Konrad Adenauer
*5.1.1876 Köln + 19.4.1967 Rhöndorf

Eigentlich habe ich drei Leben gelebt. Das erste reichte bis 1917,
das zweite umfasst die Zeit als Oberbürgermeister in Köln,
und das dritte nun, das begann nach dem Zusammenbruch.

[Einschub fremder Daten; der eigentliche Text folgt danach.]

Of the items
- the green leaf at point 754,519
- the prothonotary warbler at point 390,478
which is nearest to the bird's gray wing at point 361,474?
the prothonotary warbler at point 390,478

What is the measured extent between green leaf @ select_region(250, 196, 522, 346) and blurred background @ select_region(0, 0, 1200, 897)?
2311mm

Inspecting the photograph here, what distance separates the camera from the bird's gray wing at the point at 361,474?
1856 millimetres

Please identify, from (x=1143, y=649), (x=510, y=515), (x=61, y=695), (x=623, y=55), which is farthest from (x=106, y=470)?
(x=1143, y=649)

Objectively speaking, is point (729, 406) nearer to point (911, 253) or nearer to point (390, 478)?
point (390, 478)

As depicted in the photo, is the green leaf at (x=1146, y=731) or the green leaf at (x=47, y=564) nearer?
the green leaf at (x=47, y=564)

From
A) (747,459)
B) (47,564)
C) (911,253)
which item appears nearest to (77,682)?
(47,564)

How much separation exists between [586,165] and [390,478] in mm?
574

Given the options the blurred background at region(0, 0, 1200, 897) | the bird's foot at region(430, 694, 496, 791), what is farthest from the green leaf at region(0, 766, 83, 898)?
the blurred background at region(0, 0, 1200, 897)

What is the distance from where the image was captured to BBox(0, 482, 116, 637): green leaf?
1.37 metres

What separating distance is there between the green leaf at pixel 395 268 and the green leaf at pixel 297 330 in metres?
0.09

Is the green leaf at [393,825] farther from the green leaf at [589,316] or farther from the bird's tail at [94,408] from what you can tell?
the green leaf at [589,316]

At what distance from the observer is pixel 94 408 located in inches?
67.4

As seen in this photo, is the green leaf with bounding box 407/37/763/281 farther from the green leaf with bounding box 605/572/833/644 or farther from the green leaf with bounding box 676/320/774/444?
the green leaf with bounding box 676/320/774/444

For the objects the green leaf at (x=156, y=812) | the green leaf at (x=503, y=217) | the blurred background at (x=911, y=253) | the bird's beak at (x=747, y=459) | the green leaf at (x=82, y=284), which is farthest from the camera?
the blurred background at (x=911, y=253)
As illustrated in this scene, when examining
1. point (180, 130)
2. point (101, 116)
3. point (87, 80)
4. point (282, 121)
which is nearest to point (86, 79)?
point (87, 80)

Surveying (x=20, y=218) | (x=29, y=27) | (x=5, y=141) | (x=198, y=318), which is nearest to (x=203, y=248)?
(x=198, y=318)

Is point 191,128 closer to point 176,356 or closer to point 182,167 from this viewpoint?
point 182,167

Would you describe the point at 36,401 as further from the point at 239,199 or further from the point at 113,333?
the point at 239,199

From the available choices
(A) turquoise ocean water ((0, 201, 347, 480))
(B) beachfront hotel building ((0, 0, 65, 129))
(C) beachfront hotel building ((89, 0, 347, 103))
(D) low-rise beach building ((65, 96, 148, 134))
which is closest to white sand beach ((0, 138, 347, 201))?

Adenauer, fünf Jahre nach der Gründung des Bismarckschen Reichs geboren, wächst mit drei Geschwistern in Köln als Sohn eines Justizsekretärs auf. Die Verhältnisse sind beengt: "Bis zu meinem 17. Lebensjahr musste ich mit einem meiner Brüder das Bett teilen." Der Vater, Sohn eines Bäckers, war in der Schlacht von Königgrätz schwer verwundet und danach zum Leutnant ernannt worden. Er erzieht seine Kinder im Geiste spartanischer Lebensführung und in schlichter, gottergebener katholischer Frömmigkeit. Dass man aus eigener Tüchtigkeit seinen Platz in der Gesellschaft verbessern kann, allerdings nicht diese selbst, wird eine lebenslange Überzeugung Adenauers bleiben. Ausgestattet mit dem Glauben an die göttliche Rechtschaffenheit des Irdischen, musste ihm jede Revolution nicht nur frevelhaft, sondern auch sinnlos erscheinen. So lautet auch später der erfolgreichste Wahl-Slogan des Politikers: "Nur keine Experimente".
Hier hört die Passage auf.